Through a series of group model building sessions, evidence reviews, face-to-face meetings and consultation workshops, we developed the concept of the Global Syndemic. This refers to the three pandemics of obesity, undernutrition and climate change that co-occur, interact with each other and have common drivers.
This three-part threat to human survival has similar physical, psychological and social consequences, and is being driven by food, agriculture, land use, transportation and urban design systems.
Our report offers nine recommendations and more than 20 double-duty or triple-duty actions – actions that simultaneously act on two or all three of the pandemics and that will have major beneficial effects on planetary health.
Among our recommendations are the need to strengthen the governance arrangements of these systems at the international, national and municipal levels; to reduce the influence of commercial interests in the public policy development process; to strengthen accountability systems; and to create sustainable and health-promoting business models for the 21st century. Of course, we need research to build the evidence base around Global Syndemic determinants and actions.
We looked at examples from around the world to help us understand how to move the Global Syndemic agenda forward. As the introduction of a tax on sugar sweetened beverages in Mexico and food regulations in Chile have shown, we need government and civil society to work together to enable courageous action in the face of lobbying from big industry.
How can we as researchers and policy makers take action to address the Global Syndemic? Here, I offer my own interpretation of what the Lancet Commission’s findings mean for us.
1. Focus on policy coherence
As my own work and that of my colleagues at the Prevention Centre has shown, we cannot address these global and national challenges by working in disciplinary or sectoral silos. We need to proactively bring together actors from different domains – from health and non-health, education, agriculture and the environment – to think collectively about ways to address the drivers of the Global Syndemic – there are many co-benefits in doing so.
As a researcher, that means avoiding researching these policy issues in isolation. The key is to find coherent actions between different policy domains.
2. Look upstream
We know there is policy inertia around tackling the systemic drivers of the Global Syndemic. Our policy gaze has drifted to the responsibility of the individual – but actually, we could do a lot about climate change and obesity if we were to address some of the underlying food system problems that strongly influence individual choice.
That means we should be aware of major industry tactics that prevent strong regulation and government action.

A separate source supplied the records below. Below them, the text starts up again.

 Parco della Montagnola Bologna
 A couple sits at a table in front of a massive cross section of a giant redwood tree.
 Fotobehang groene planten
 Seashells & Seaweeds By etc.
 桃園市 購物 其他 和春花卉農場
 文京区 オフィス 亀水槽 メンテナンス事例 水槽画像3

And we need much more upstream monitoring to increase the accountability of major actors for coordinated actions – something we at the Prevention Centre are trying to do, for example, in the area of food and nutrition.
3. Take a systems approach
We need to think about how interventions will work in isolation or in combination, how policies can create virtuous feedback loops to produce better health and environmental outcomes, and how they can also lead to unintended consequences. Using system dynamics approaches and tools will help us see the system and understand key points for intervention.

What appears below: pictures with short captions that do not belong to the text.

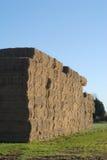 Grandes pacotes da palha no campo. Fotografia de Stock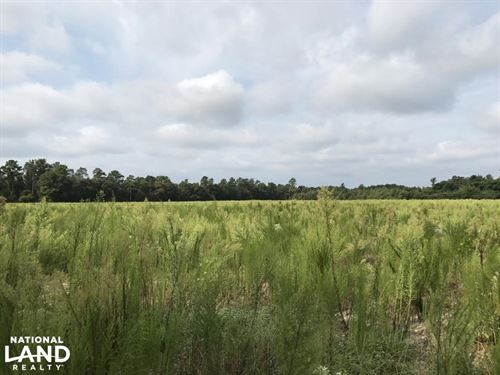 Roseboro Hunting Farm Land : Roseboro : Sampson County : North Carolina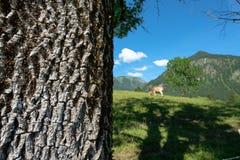Chiuda sulla corteccia di albero della cenere su un pascolo della mucca Fotografie Stock Libere da Diritti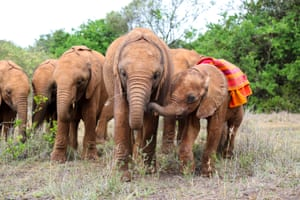 """An emaciated orphaned elephant calf that was rescued from the wild after tourists spotted him struggling in """"Nairobi, Kenya"""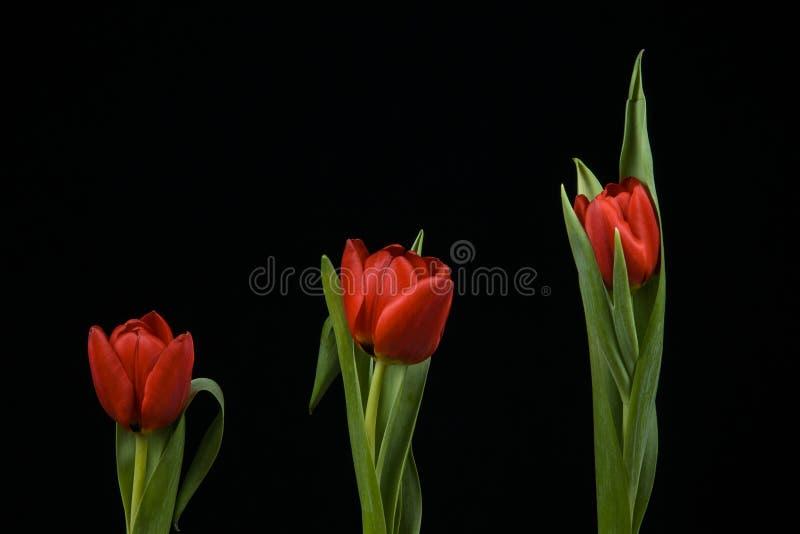 Δονούμενες κόκκινες τουλίπες στο μαύρο υπόβαθρο στοκ φωτογραφία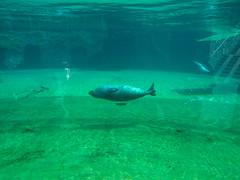 Harbor seal (melastmohican) Tags: sur sand cute mammal water monterey ocean california big elephant wildlife grey seal sea animal life outdoors beach nature coast marine san wrocław województwodolnośląskie poland pl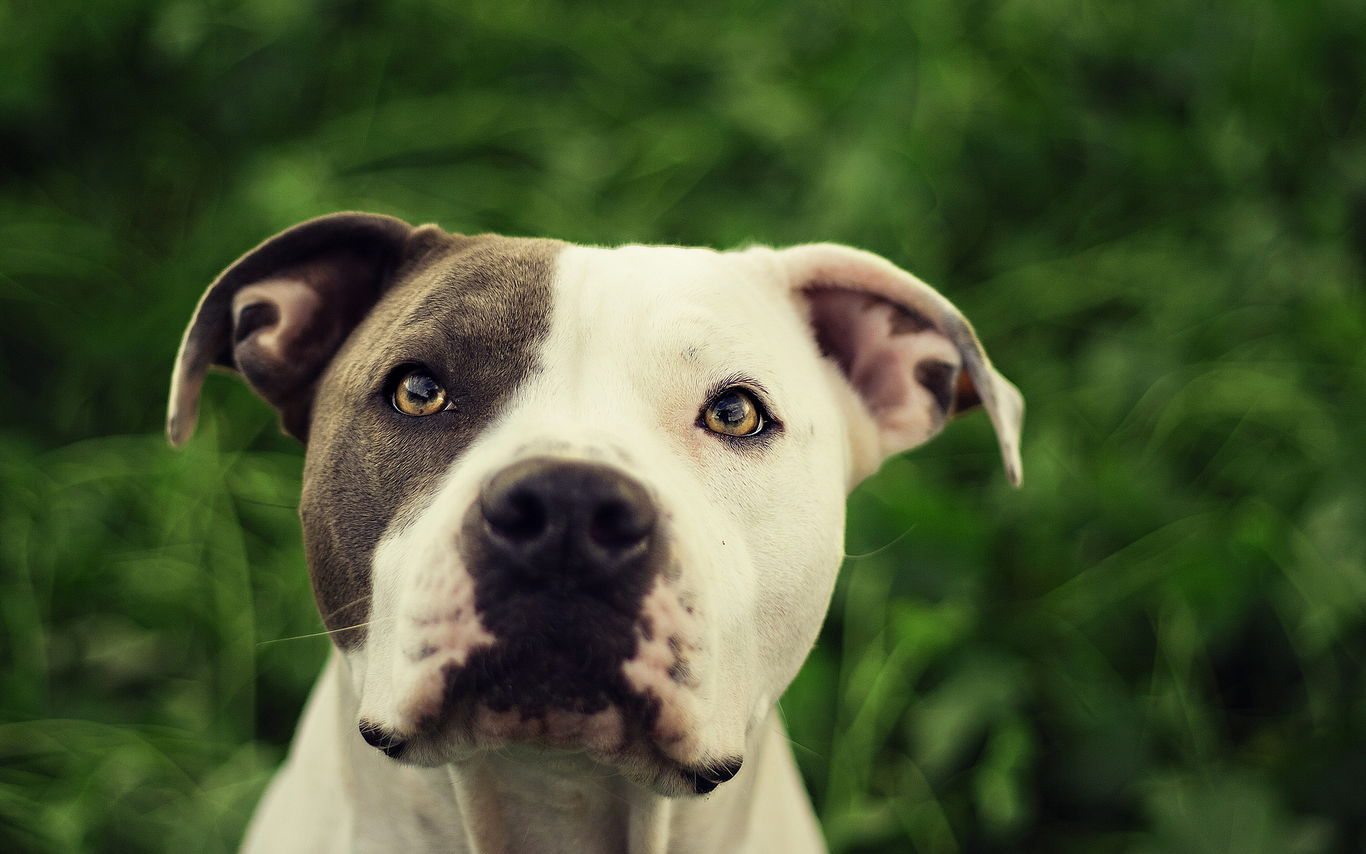 Handsome American Pit Bull Terrier. Pedigree and mongrel ...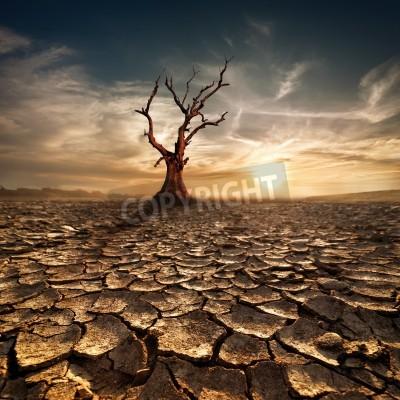 Fototapeta Globalne ocieplenie koncepcji Samotne drzewo martwe pod dramatycznego słońca wieczorem niebo na suszę pęknięty pustynny krajobraz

As our work at the Lancet Commission has shown, systemic change is possible and is happening around the world. It requires coordination, collaboration, strategizing and courageous leadership. It is up to us as individuals to create opportunities for that to occur.
4. Always focus on equity
The inequities that are inherent in our current policy environment feed through to inequities in health outcomes. In Australia and throughout the world, it is the disadvantaged who are the most vulnerable to obesity and undernutrition, and who are the least able to adapt to climate change.

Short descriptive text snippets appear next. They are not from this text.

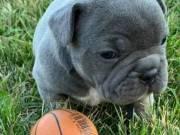 little+French Bulldog!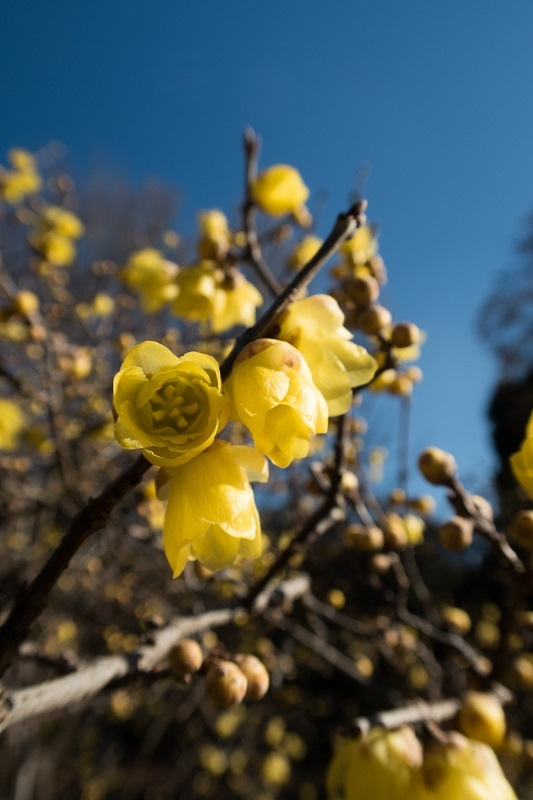 春を呼ぶ_e0364223_17553015.jpg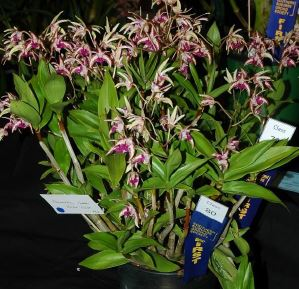 Dendrobium Cobber 'Violet Gold', dendrobiums, orchid, orchids, cymbidium, south east Melbourne, Melbourne, orchid clubs, orchid societies, OSCOV, orchid photos, orchid care, orchid pictures, orchid images, orchid shows, orchid newsletters, orchids on Facebook, orchids of Twitter, Moorabbin, Bentleigh, Brighton, Hampton, Sandringham, Black Rock, Beaumaris, Bayside Council, Bayside district, Kingston, Bayside Melbourne, SE Suburbs, Parkdale, Mordialloc, Carnegie, Cheltenham, McKinnon, Highett, Oakleigh, Clarinda, Heatherton, Clayton, Dingley, Elsternwick, Caulfield, Ormond, Glenhuntley, Murrumbeena,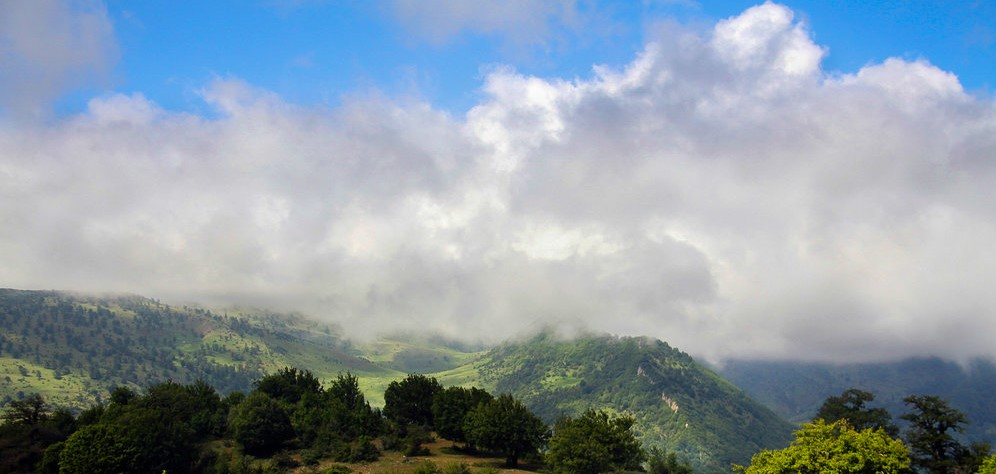 57315539 - جنگل ابر ، جنگلی در میان ابرها | شاهرود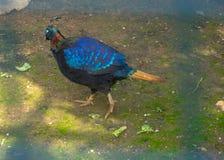 与许多颜色的一只美丽的鸟 免版税库存图片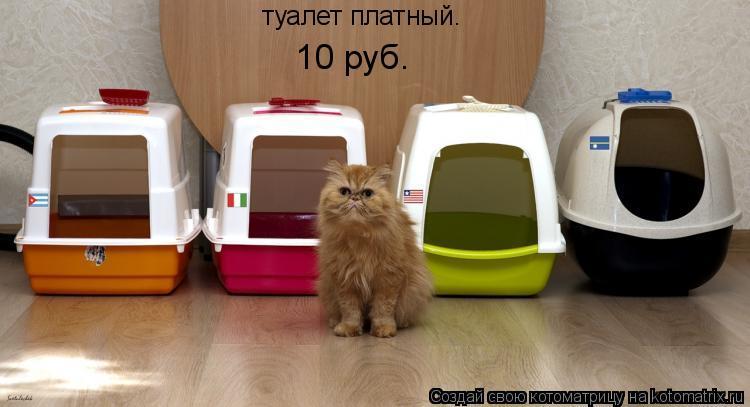 Котоматрица: туалет платный. 10 руб.
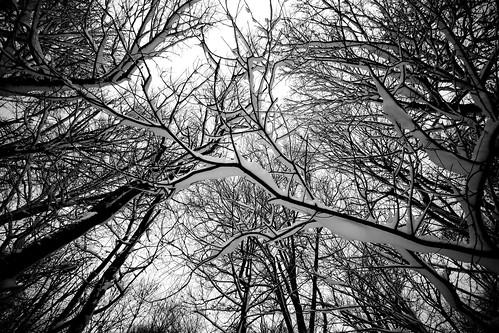 trees winter bw snow tree cool backyard outdoor uncool cool2 cool5 cool3 cool6 cool4 explored cool7 uncool2 uncool3 uncool4 uncool5 iceboxcool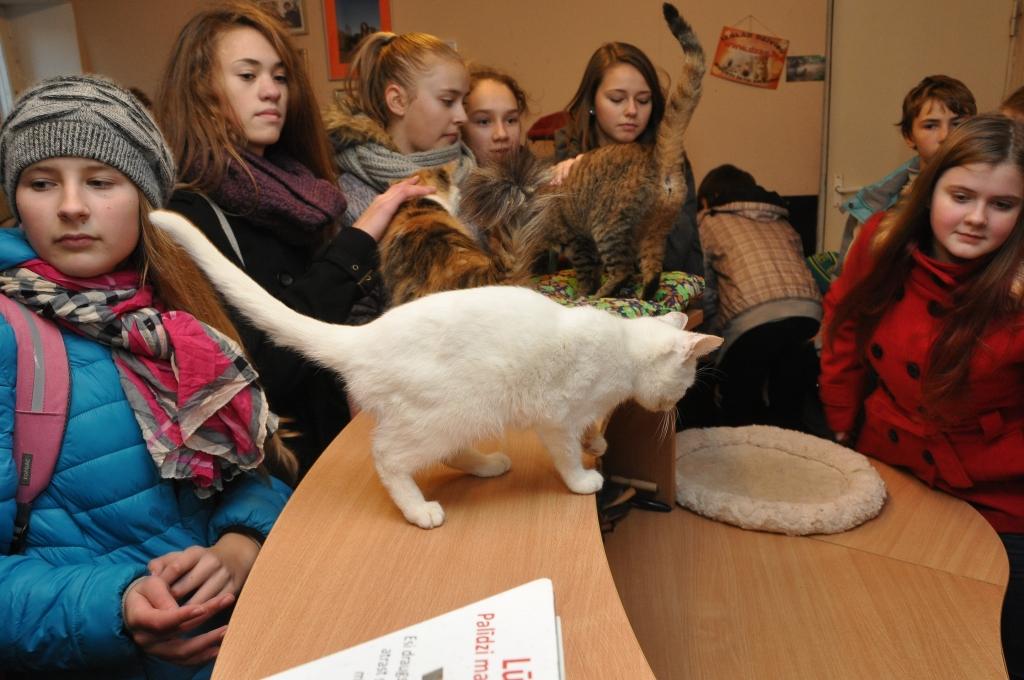 Atved klasesbiedrus uz Dzīvnieku patversmi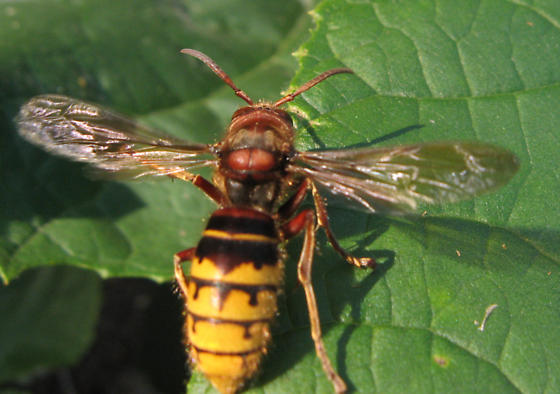 What wasp is this? - Vespa crabro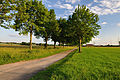 NSG 2168 Nußlocher Wiesen-Fahrradweg.jpg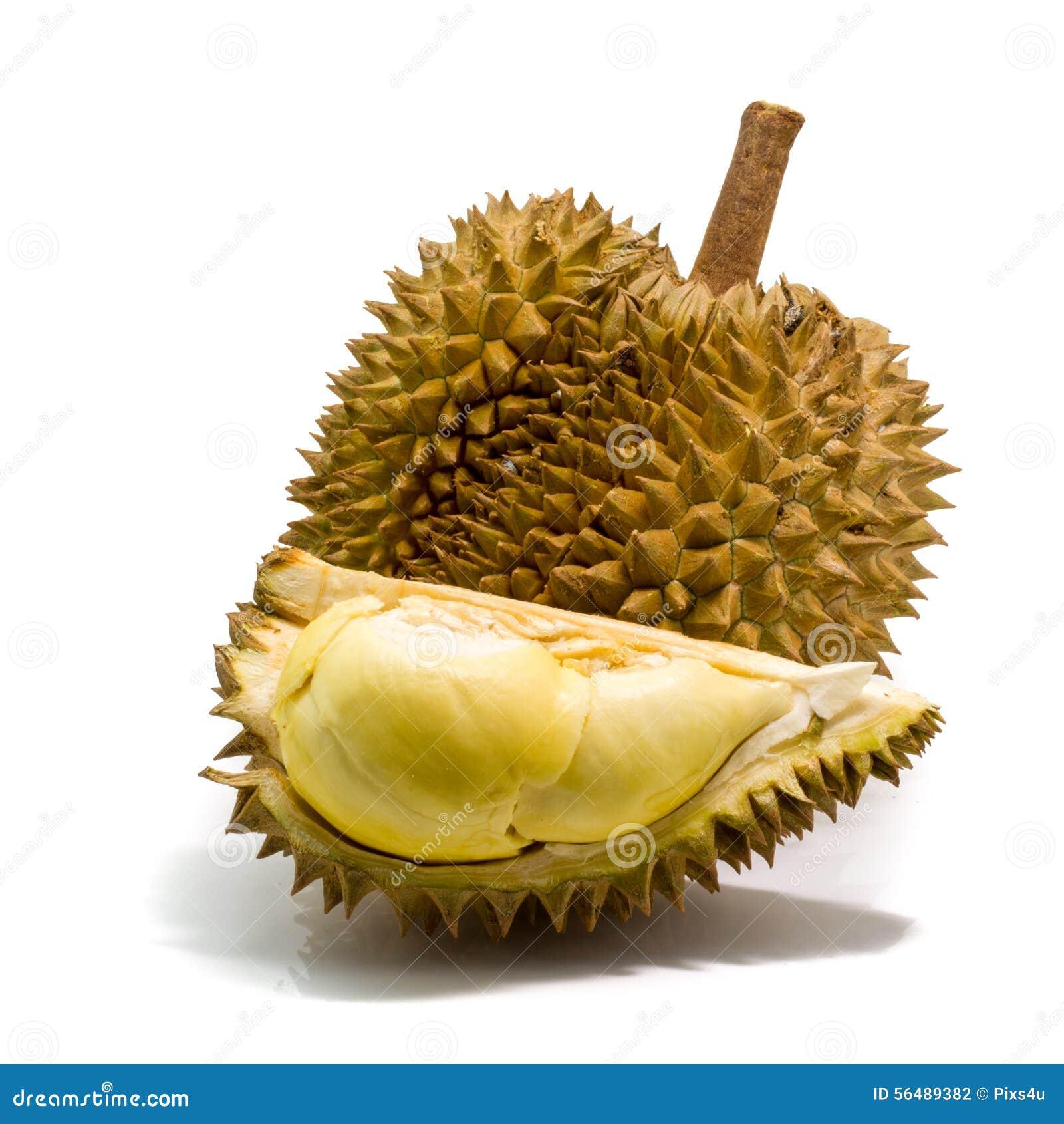 Durian thaïlandais, fruit tropical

In my new book, Climate Change and the People’s Health, I describe what I call “consumptagenic systems” – excess production and consumption that I think are the common drivers of climate change and health inequities. We need to redress the power imbalance, and design policy in such a way that we consider who will benefit and who will lose.
Hope for the future
Addressing these big issues will take courage, progressiveness and engagement. But it is time to move from denial and inertia toward action.
I am hopeful. Forging synergies across the domains of health, equity and the environment will flow on to positive benefits for populations and the planet itself.